(I am a very, very new to mathematics, so I apologise in advance for posing a question so basic, but am out of ideas).

In *Idoneal Numbers and some Generalizations*, pp. 15, Ernst Kani quotes Euler's criterion for idoneal numbers:

An integer n ≥ 1 is idoneal if and only if for every k = 1,..., [√(n∕3)] with (k, n) = 1 we have that n + k^{2}= p, p^{2}, 2p or 2^{s}, for some odd prime p and some integer s ≥ 1.

However, my interpretation of this criterion leads to false positives: non-idoneal integers being recognised as idoneal. Kani discusses that others were dissatisfied with this formulation, but it is my understanding that these criticisms are mainly theoretical. That is, the formulation above is supposed to correctly identify all known idoneal numbers.

I take k to be every value between 1 and √(n∕3) inclusive that is coprime to n. I assume k should only take integer values, but am unsure of how to round the square root, i.e. nearest, floor, or ceiling.
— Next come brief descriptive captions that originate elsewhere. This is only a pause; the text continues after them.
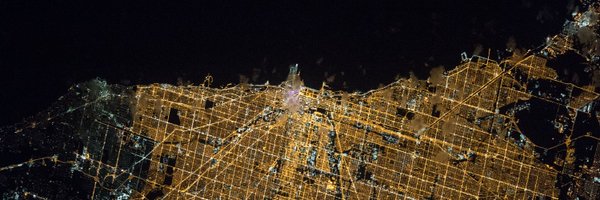 Giersh Profile Banner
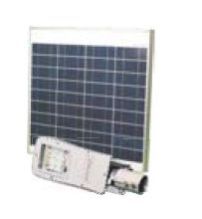 Solar Street Light (11.5,15W)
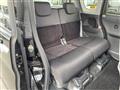 2013 Daihatsu Tanto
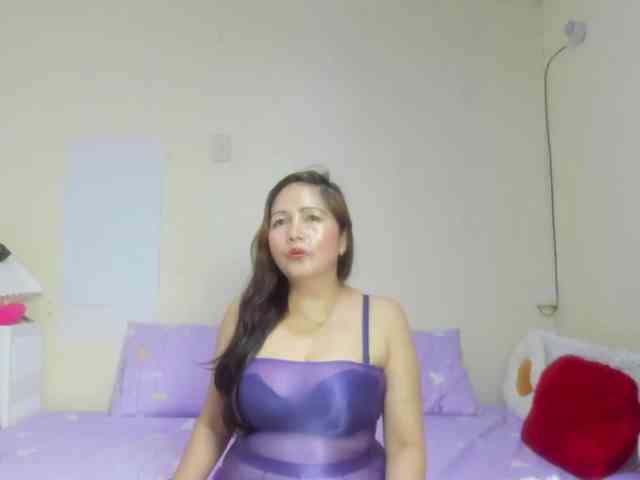 ScorpioTinNa99 webcam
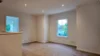78 Broughton Road, Surrey Hills, Vic 3127-Image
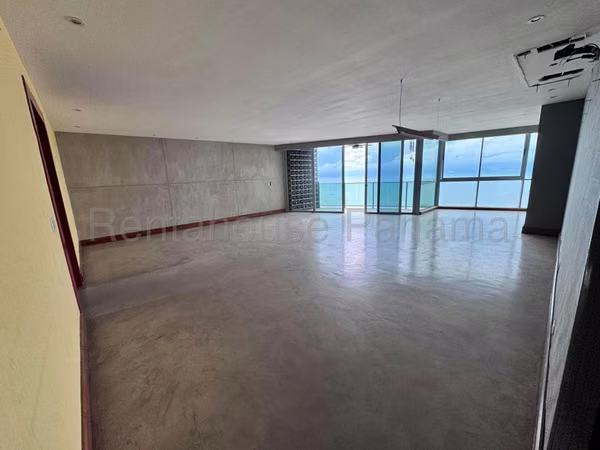 Apartment sale Bellavista C27- '292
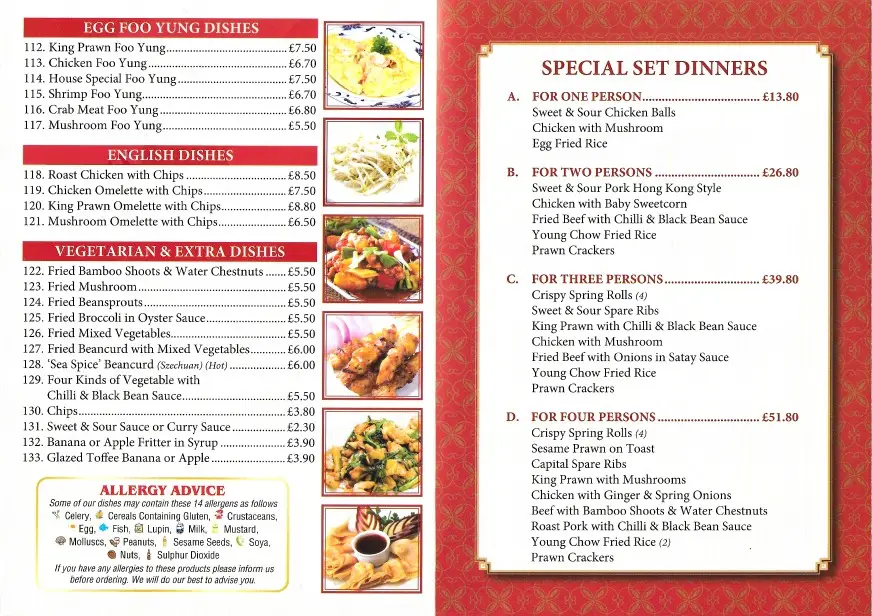 Menu_The Golden Phoenix_Arnold_image_2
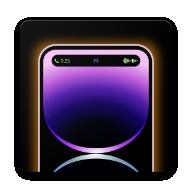 动感岛PRO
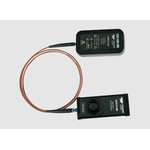 Teledyne LeCroy HVFO108 Oscilloscope Probe, High Voltage Type, 150MHz, USB Connector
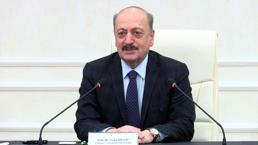 Bakan Bilgin: EYT'de yaş sınırı çalışmalar tamamlandıktan sonra belli olacak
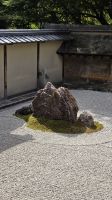 224 – Kyoto, Ryoanji &ndash; &copy; Vivien Fiedler (Eberhardt TRAVEL)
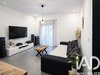 Ma-Cabane - Vente Maison Berviller-en-Moselle, 120 m²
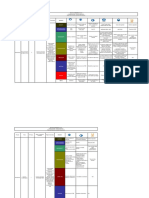 Matriz de EPP.pdf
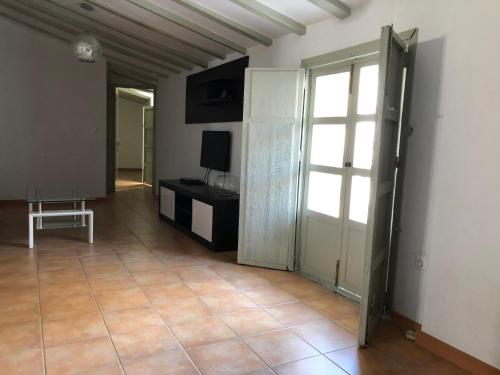  Apartamentos Villaaltea - Luna in Altea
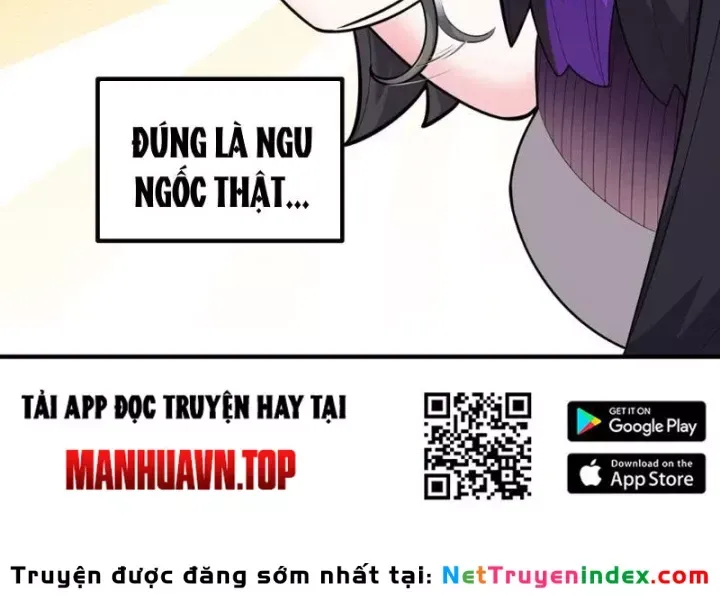 Tránh Ra, Ta Là Ma Pháp Thiếu Nữ! Chapter 27.5 - 18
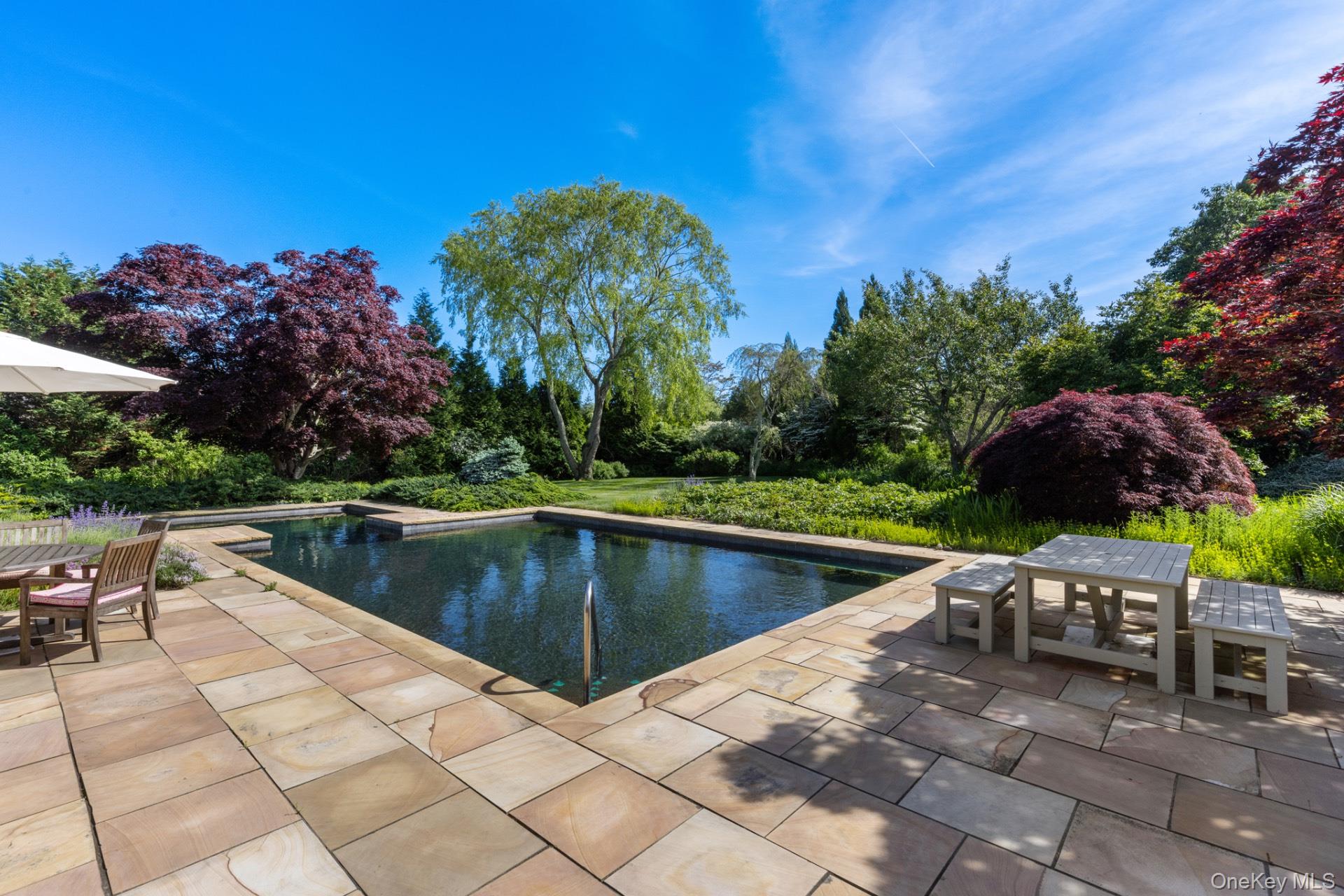 24 Sarahs Path – For Sale photo 34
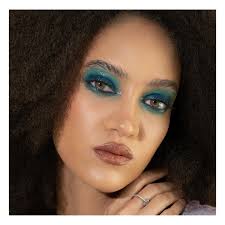 Sleeping Beauties Exhibit @metmuseum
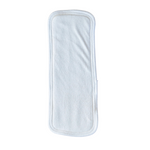 Five Layer Bamboo Hemp Blend Insert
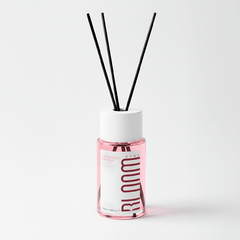Difusor de Aromas - Orquídea Negra | BLOOM HOME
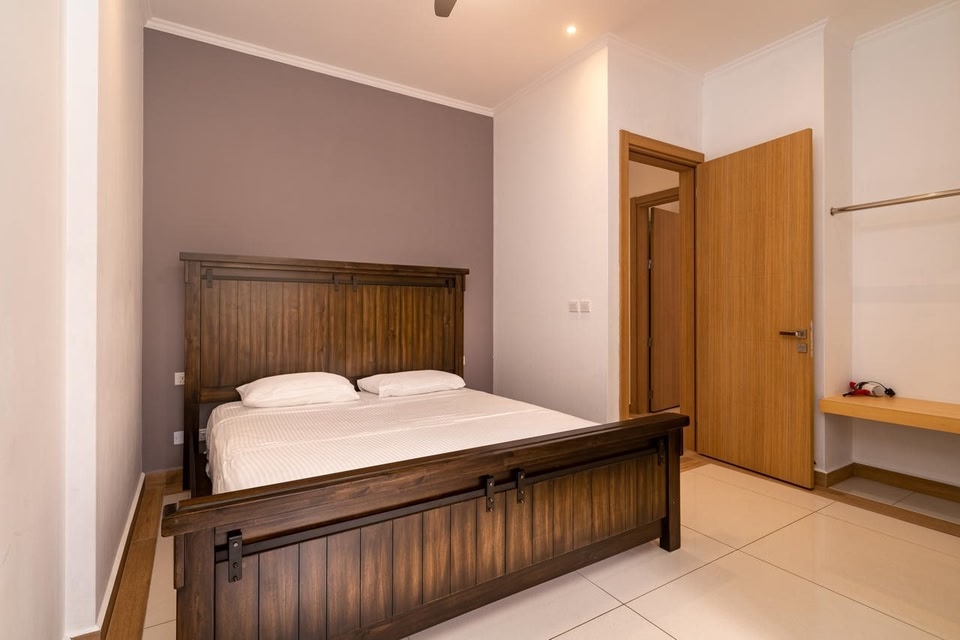 Royale Suites by Arc Royal Luxury Apts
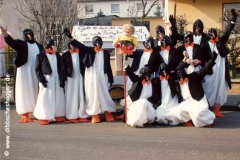 1988_PINGUIN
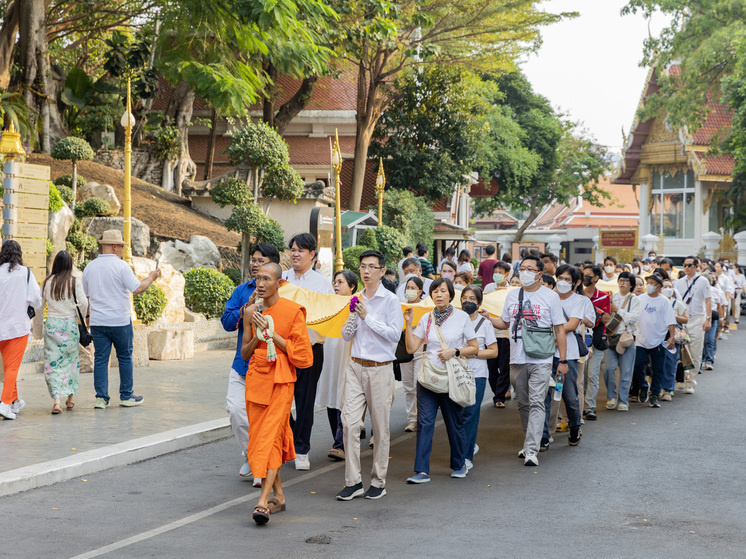     Фото: Aleksey Smyshlyaev/Global Look Press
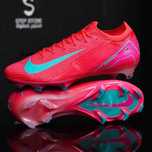 Футбольні бутси Nike Air Zoom Mercurial Vapor 16 36-44 + Подарунок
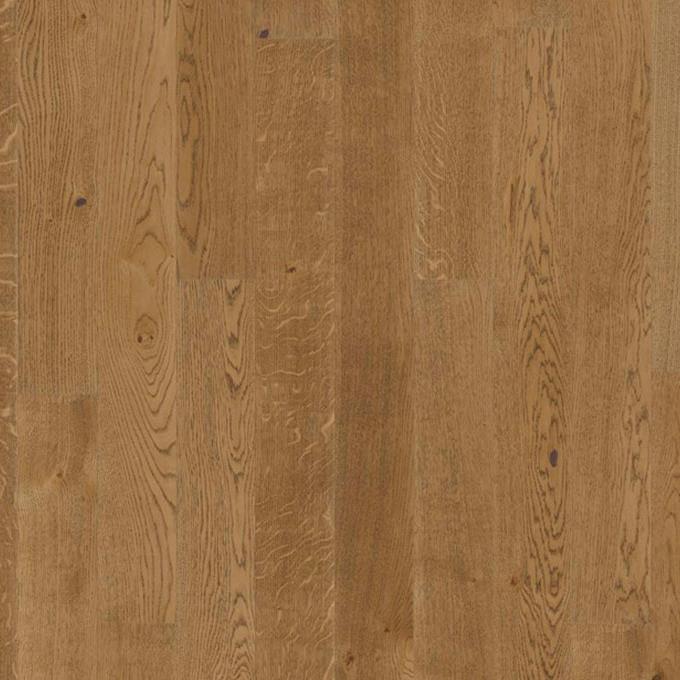 Паркетная доска Upofloor Forte Дуб Grand 138 Cortado, упаковка 2.2 м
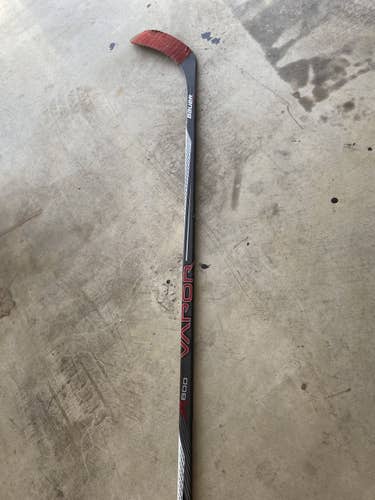 Junior Right Handed   Vapor x800 Hockey Stick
For every value of k I compute sum = n + k^{2}. If sum is odd and prime, I take this to be the n + k^{2} = p result. If sum is a perfect square whose square root is prime, I take it to be the n + k^{2} = p^{2} result. If sum is even and sum∕2 is prime, I assume n + k^{2} = 2p. Lastly, if sum is a power of 2 whose exponent is ≥ 1, I assume
n + k^{2} = 2^{s}.

I require one of the above results for each value of k to regard n as idoneal.

Let n = 36. √(n∕3) = 3.4641016151377544. Therefore, k = 1, 2, or 3. Only 1 is coprime to n, so this is k's sole value. n + k^{2} = p = 36 + 1 = 37. 37 is both odd and prime. This seems to satisfy the criterion as I understand it, but 36 is not an idoneal number. n = 100 is but one of other false positives.

Any clues on either how to interpret this criterion correctly or a better algorithm (short of brute force) to recognise idoneal numbers?